DOCUMENT TEXT
================

2

Consider a function $f(x, y): \mathbb{R}^2 \rightarrow \mathbb{R}$ where $f(x, y) = \frac{5}{2}x^2 + xy + \frac{5}{2}y^2$.

By definition the gradient of a function $f$ is Lipschitz continuous with parameter $\beta > 0$ if:

\begin{align} \tag 1 \|\nabla f(x) - \nabla f(y)\| \leq \beta\|x- y\| \end{align}

Here $x$ and $y$ denote any two points in the domain of function $f$. The function $f$ with this property is also $\beta$-smooth. Here the norm $\| \|$ denotes a euclidean norm.

I tried looking at this post for hints on how to find $\beta$ but it didn't give me any insights to apply them for my function in question.

================

[Collected data]

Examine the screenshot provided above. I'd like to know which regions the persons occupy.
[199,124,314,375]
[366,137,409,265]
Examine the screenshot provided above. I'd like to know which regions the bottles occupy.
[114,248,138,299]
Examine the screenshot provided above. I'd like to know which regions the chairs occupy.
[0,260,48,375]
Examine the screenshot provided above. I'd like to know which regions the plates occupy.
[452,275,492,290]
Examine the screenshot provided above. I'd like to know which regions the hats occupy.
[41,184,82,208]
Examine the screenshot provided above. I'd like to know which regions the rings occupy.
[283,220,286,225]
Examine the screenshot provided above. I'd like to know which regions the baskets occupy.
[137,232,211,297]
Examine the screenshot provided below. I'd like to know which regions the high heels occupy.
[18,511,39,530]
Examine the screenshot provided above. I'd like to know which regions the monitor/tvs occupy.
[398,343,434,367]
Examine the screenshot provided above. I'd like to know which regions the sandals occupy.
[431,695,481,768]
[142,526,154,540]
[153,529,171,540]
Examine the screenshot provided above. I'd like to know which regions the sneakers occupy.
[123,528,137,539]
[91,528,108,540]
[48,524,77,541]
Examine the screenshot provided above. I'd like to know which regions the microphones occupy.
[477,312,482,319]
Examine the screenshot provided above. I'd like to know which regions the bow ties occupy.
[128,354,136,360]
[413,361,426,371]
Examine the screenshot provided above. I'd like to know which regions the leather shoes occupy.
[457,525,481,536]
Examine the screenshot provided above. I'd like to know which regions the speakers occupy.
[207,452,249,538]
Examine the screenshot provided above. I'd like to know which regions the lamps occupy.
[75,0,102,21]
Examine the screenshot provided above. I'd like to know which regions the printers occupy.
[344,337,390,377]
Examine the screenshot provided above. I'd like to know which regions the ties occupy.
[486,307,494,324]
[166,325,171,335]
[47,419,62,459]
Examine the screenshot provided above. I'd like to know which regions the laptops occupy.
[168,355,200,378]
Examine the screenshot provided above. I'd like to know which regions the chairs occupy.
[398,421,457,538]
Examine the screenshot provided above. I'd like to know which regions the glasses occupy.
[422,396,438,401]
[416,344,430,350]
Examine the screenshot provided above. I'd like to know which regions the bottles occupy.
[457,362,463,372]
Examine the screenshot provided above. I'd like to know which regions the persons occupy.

================

INSTRUCTIONS TO FOLLOW
Extend the forum post on Lipschitz continuity of the gradient, picking up after its last sentence. The items stand apart from the forum post on Lipschitz continuity of the gradient.

WRITTEN ANSWER
Here is what I have tried so far: \begin{align} \nabla f &= \begin{bmatrix} 5x+ y \\ x + 5y \end{bmatrix} \end{align} Now lets consider two points $a = (a_1, a_2)$ and $b = (b_1, b_2)$ for our function $f$. Now the left hand-side of equation ($1$) without the norm becomes \begin{align} \nabla f(a) - \nabla f(b) &= \begin{bmatrix} 5a_1 + a_2 - 5b_1 - b_2\\ a_1 + 5a_2 - b_1 - 5b_2 \end{bmatrix} \end{align} Applying the euclidean norms of equation (1) leaving $\beta$ alone on the right hand side we have:

\begin{align} \frac{\|\nabla f(a) - \nabla f(b)\|}{\|a- b\|} = \frac{\sqrt{(5a_1 + a_2 - 5b_1 - b_2)^2 + (a_1 + 5a_2 - b_1 - 5b_2)^2}}{\sqrt{(a_1 - b_1)^2 + (a_2- b_2)^2}} \leq \beta \end{align}

So the smallest $\beta$ value will occur when we have equality. I tried expanding the above expression but it only gets more messy. I think my approach is wrong. What form would $\beta$ be? Is it a constant? From the above expression it seems to depend on the coordinates of the selected two points but according to the definition it should be independent of the chosen points.

What would be the right way to calculate $\beta$? Any help building up the intuition with this simple example would be greatly appreciated!

Thanks!

1 Answers1

1

Hint: the derivative $\nabla f$ is a linear map; indeed, the matrix for the map is $A = \begin{pmatrix} 5 & 1 \\ 1 & 5 \end{pmatrix}$. Thus $$\| \nabla f(x) - \nabla f(y)\| = \| A(x-y)\| \le \|A\| \| x-y\|.$$ Now you just need to bound (or explicitly find) the matrix norm of $A$.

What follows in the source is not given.